5 Best Practices for Professional Services Onboarding
Here are the five onboarding best practices that are most relevant today in ensuring new employees become fully billable – or fully servicing those who are – as quickly as possible.
Professional services firms have unique challenges when it comes to effectively onboarding new employees. Not only is the competition for top talent fierce, but new hire cultural assimilation tends to take a back seat to client demands.
Failing to constantly rethink your onboarding strategy, however, is a mistake. High-income employees who leave within a matter of months drain resources at an alarming rate, and new hires who don’t understand the firm’s climate, institutional knowledge, and even quirks will be clueless at best and damaging to business at worst. Rival, formerly SilkRoad Technology offers organizations the ability to assess their onboarding maturity to better understand how they currently onboard new hires and drive better ROI.
#1: Involve Your Founders, Partners, and Senior Leaders
New hires should be continuously exposed to your firm’s leadership through official and unofficial engagements. There’s no better way for new employees to learn what the firm is all about, how it’s different from similar companies, and why its big picture mission and values are so important. Having leaders meet new hires face-to-face communicates the extent of the firm’s talent investment and promotes a contagious sense of enthusiasm from the top down.

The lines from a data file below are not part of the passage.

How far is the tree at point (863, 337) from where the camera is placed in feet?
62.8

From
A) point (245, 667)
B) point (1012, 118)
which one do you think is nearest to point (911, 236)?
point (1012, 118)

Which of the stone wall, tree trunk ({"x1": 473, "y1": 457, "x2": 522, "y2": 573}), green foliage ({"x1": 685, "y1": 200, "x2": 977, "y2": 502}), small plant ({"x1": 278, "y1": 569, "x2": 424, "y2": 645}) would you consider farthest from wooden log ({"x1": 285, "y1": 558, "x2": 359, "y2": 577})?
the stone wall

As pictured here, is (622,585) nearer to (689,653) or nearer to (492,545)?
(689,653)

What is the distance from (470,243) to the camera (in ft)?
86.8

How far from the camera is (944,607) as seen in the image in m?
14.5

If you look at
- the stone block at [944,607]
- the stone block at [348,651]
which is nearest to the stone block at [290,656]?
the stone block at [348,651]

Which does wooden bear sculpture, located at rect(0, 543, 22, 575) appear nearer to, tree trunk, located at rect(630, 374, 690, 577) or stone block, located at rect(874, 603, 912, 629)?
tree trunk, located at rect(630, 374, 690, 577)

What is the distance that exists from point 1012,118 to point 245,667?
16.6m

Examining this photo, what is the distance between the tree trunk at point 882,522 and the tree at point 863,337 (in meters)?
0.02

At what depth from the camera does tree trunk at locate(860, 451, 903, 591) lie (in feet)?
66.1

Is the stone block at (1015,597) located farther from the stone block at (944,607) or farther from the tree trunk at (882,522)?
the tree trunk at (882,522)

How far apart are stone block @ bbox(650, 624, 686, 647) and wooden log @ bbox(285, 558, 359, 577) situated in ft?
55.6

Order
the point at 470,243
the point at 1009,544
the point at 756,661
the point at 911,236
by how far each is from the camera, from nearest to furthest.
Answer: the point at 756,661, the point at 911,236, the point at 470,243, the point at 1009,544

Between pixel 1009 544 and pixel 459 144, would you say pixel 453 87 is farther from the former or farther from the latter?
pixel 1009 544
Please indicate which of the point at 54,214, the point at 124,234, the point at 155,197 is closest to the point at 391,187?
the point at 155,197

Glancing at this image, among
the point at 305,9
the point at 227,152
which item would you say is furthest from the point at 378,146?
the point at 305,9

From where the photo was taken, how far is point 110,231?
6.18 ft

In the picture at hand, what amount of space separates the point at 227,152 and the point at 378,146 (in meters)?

#2: Incorporate Cross-Functionality
It’s easy to fall into the trap of throwing a new team member directly into the chaos of his or her department, but a better idea is to send new employees around the firm to learn about what other groups do and how the business operates. Not only will your new hires be better equipped to perform their own roles, but they will have the flexibility and know-how to serve the firm in different ways as the market evolves.
#3: Provide a Mini Business Degree
Some of your new hires may have business degrees, while others do not. Regardless, if you want all of new employees to live up to their potential as fully productive team members, it’s a smart move for your onboarding to include either online or in-person training on business basics from finance and accounting to marketing and client relations. Consulting firm McKinsey, for instance, breaks new hires into teams to tackle a fictional client case study and work through core competencies including articulating a problem statement and drawing an issue tree.
#4: Facilitate Ongoing Feedback and Guidance
New team members should be paired with experienced employees on their first assignments so that these naturally high performers are set up to succeed and thrive. The model of project-based mentorship, in which a group of leaders take an active interest in an individual employee’s development, is particularly well-suited to professional services firms, and feedback that is delivered regularly ensures continuous improvement, learning, and growth.
#5: Understand and Leverage Technology
In addition to offering intuitive access to a comprehensive onboarding portal that includes engaging, friendly content and detailed information on policies and responsibilities, look for other ways to put digital advances to work. For instance, consulting firm EY has enhanced its new hire experience by launching a chatbot trained to answer any and all new hire questions, and a virtual reality program that places new team members directly into their workspaces.